Oncology researchers at Children’s Hospital of Philadelphia (CHOP) have revealed the biological events by which some cancer cells develop resistance to a groundbreaking cellular therapy that has successfully treated many patients with particular forms of leukemia. They also found clues to a possible method to overcome the cancer’s resistance.
Andrei Thomas-Tikhonenko, PhD, and colleagues reported how leukemia cells may escape being destroyed by chimeric antigen receptor (CAR) T-cell therapy, in an online article in Molecular and Cellular Biology, highlighted on the cover of the Nov. 1, 2018, issue.
CAR T-cell therapy has become a landmark achievement in personalized cancer immunotherapy — harnessing the body’s immune cells to treat cancer. CHOP and Penn Medicine researchers have shown that CAR T- cells, taken from each patient and bioengineered to hunt down and kill acute lymphoblastic leukemia (ALL) cells, have dramatically improved survival in children and young adults who relapsed or never responded to their initial chemotherapy. Last year, when the U.S. Food and Drug Administration approved the CAR T-cell drug Kymriah®, it was the first-ever gene therapy drug to be approved in this country. However, some 20 to 30 percent of ALL patients receiving CAR T-cell treatment either never respond or develop resistance within a few weeks.
Thomas-Tikhonenko and colleagues previously showed that mutations in the leukemia cell hamper a protein that is essential for CAR T-cell therapy to succeed. That protein, the CD19 antigen, needs to be produced in sufficient quantities to be recognized by CAR T cells. Some of the originally discovered mutations prevent CD19 from ever being produced. Yet other seemingly innocuous mutations would simply insert a few extra elements into the protein’s amino acid chain. How such insertional mutations could cause resistance to therapy was not clear. In the current study, the collaborative research team, centered around Asen Bagashev, PhD, and Elena Sotillo, PhD, focused on the biological mechanisms at work.

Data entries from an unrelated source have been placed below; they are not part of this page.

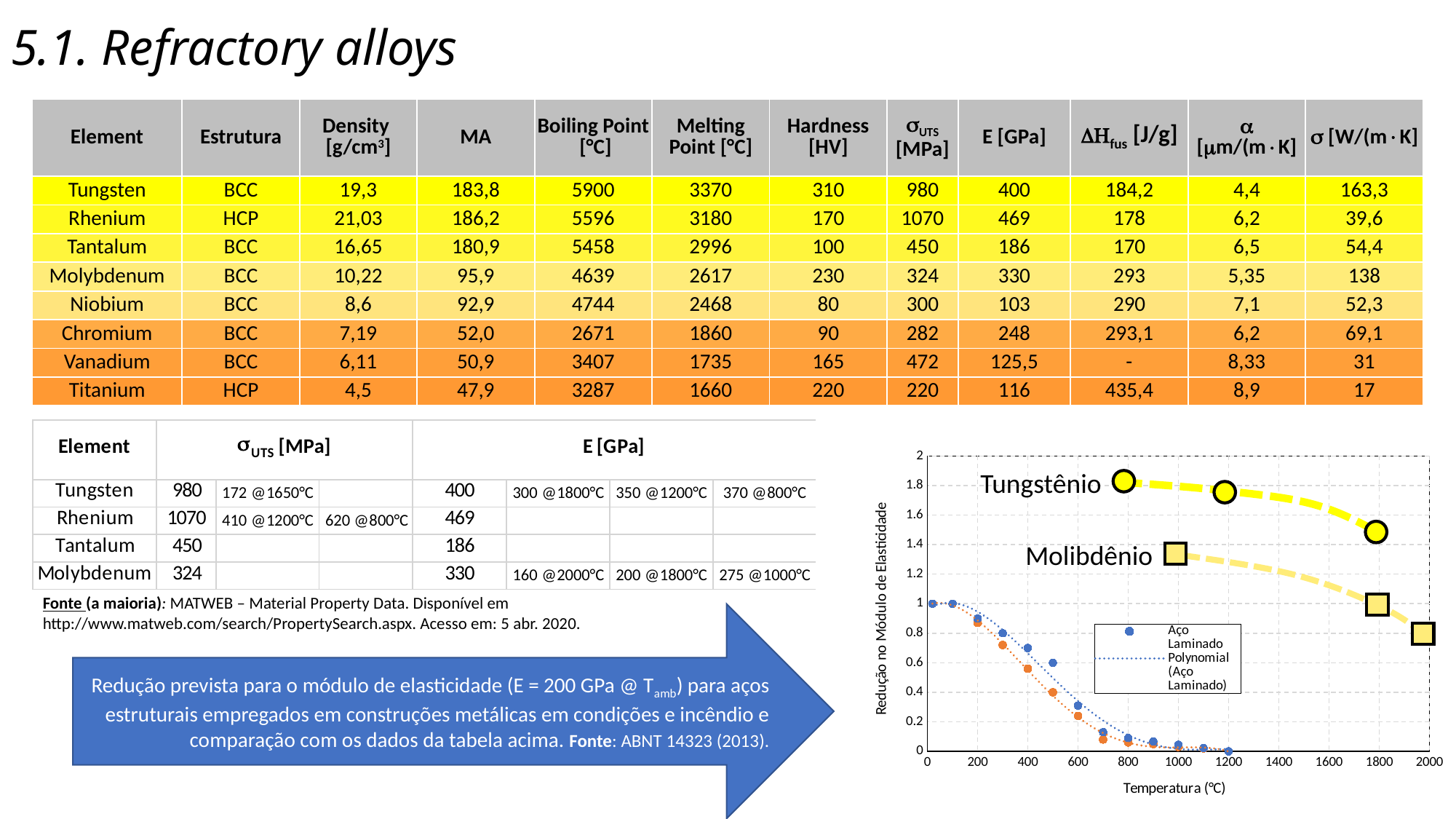
In the chart, is the Aço Laminado value at 200 °C greater or less than 0.8? greater What is the title of the x axis of the chart? Temperatura (°C) What is the title of the y axis of the chart? Redução no Módulo de Elasticidade In the chart, do the Aço Laminado values rise or fall as temperature increases? fall In the chart, is the Aço Laminado value at 1200 °C greater or less than 0.2? less What kind of chart is shown at the bottom right of the slide? scatter chart In the chart, is the Tungstênio marker at about 1800 °C greater or less than 1.2? greater How many series does the legend of the chart list? 2 In the chart, at about 1800 °C, which is higher: the Tungstênio marker or the Molibdênio marker? Tungstênio How many Tungstênio markers are plotted on the chart? 3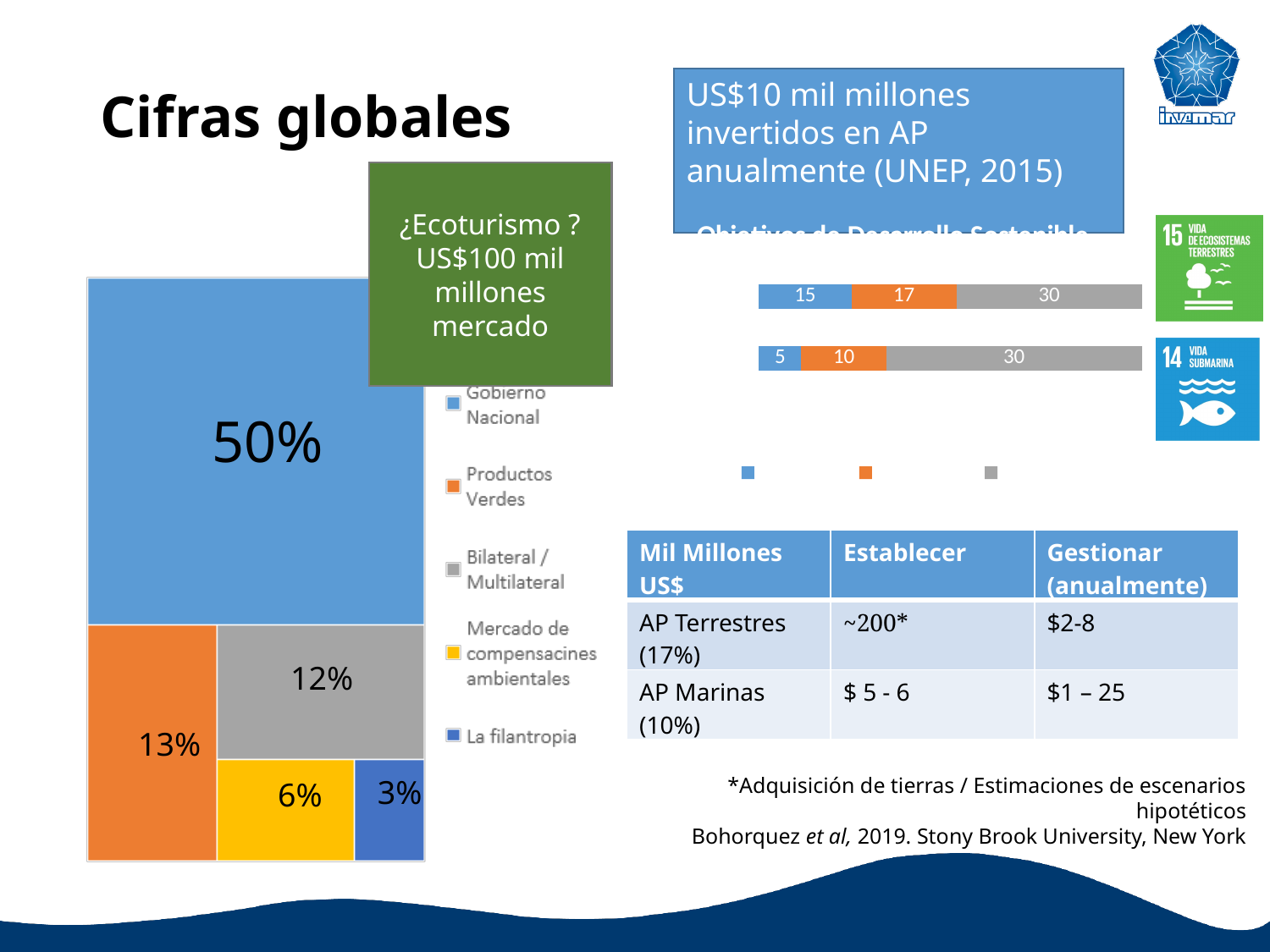
In the stacked bar chart on the right, what is the total of the top bar (15, 17 and 30)? 62 In the treemap chart on the left, which category has the smallest share? La filantropia In the treemap chart on the left, what percentage is shown for Productos Verdes? 13% In the treemap chart on the left, what percentage is shown for Bilateral / Multilateral? 12% In the stacked bar chart on the right, what is the value of the first (blue) segment of the top bar? 15 In the treemap chart on the left, what percentage is shown for Gobierno Nacional? 50% In the treemap chart on the left, how many categories does the legend list? 5 In the treemap chart on the left, which category has the largest share? Gobierno Nacional In the stacked bar chart on the right, what is the total of the bottom bar (5, 10 and 30)? 45 In the treemap chart on the left, which colour represents Mercado de compensaciones ambientales? Yellow In the treemap chart on the left, what is the difference between the shares of Productos Verdes and Mercado de compensaciones ambientales? 7% In the treemap chart on the left, what percentage is shown for La filantropia? 3%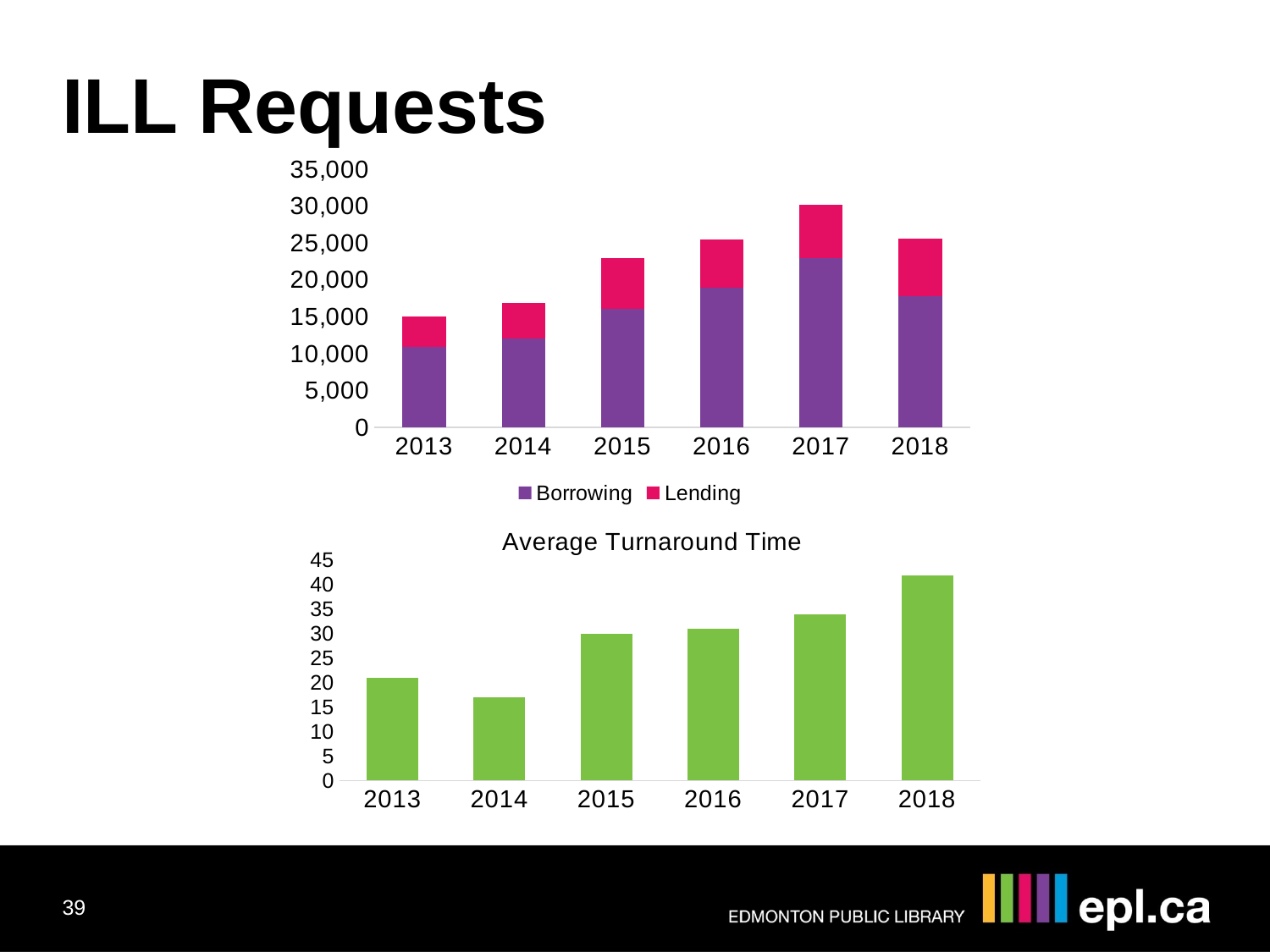
In the top chart, is the Borrowing value for 2013 greater or less than 15,000? less In the Average Turnaround Time chart, is the value for 2014 greater or less than 20? less In the Average Turnaround Time chart, which year has the lowest value? 2014 How many years are shown on the x axis of the Average Turnaround Time chart? 6 What are the two series named in the legend of the top chart? Borrowing and Lending In the top chart, which year has the tallest stacked bar? 2017 What kind of chart is the top chart on the slide? stacked bar chart What kind of chart is the Average Turnaround Time chart? bar chart In the top chart, which year has the shortest stacked bar? 2013 In the top chart, is the total stacked bar for 2017 greater or less than 25,000? greater How many series does the legend of the top chart list? 2 In the Average Turnaround Time chart, which year has the highest value? 2018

In order for CD19 to be recognized by CAR T cells, it first needs to reach the surface of the leukemia cell. The researchers found that the insertional mutations cause the CD 19 antigen to misfold within the cell so that it can’t be carried intact to the cell surface, and is instead retained in the structure called the endoplasmic reticulum. However, they also found that misfolded CD19 proteins are tightly bound to the machinery that breaks down full-length proteins into short peptides and transports them to the cell surface for immune recognition.
While such peptides are invisible to CAR T cells, they are often recognized by native T cells, which latch on and kill target cells through their T-cell receptors (TCRs). Such TCR-armed immune cells are emerging as a potent weapon against certain types of solid tumors, such as ovarian cancer.
“Thus, our next steps are to investigate whether mutant CD19 peptides indeed reach the leukemia cell’s surface, and then to generate T cells that recognize and attack that peptide,” said Thomas-Tikhonenko. “This could present an opportunity to improve an already innovative cancer treatment.”
Photo: This photograph of an acute lymphoblastic leukemia cell, stained to highlight different compartments, shows that the mutant protein (green) does not appear on the outside of the cell membrane, shown in red. Instead, it resides just outside the cell nucleus (blue) in close association with the endoplasmic reticulum (magenta).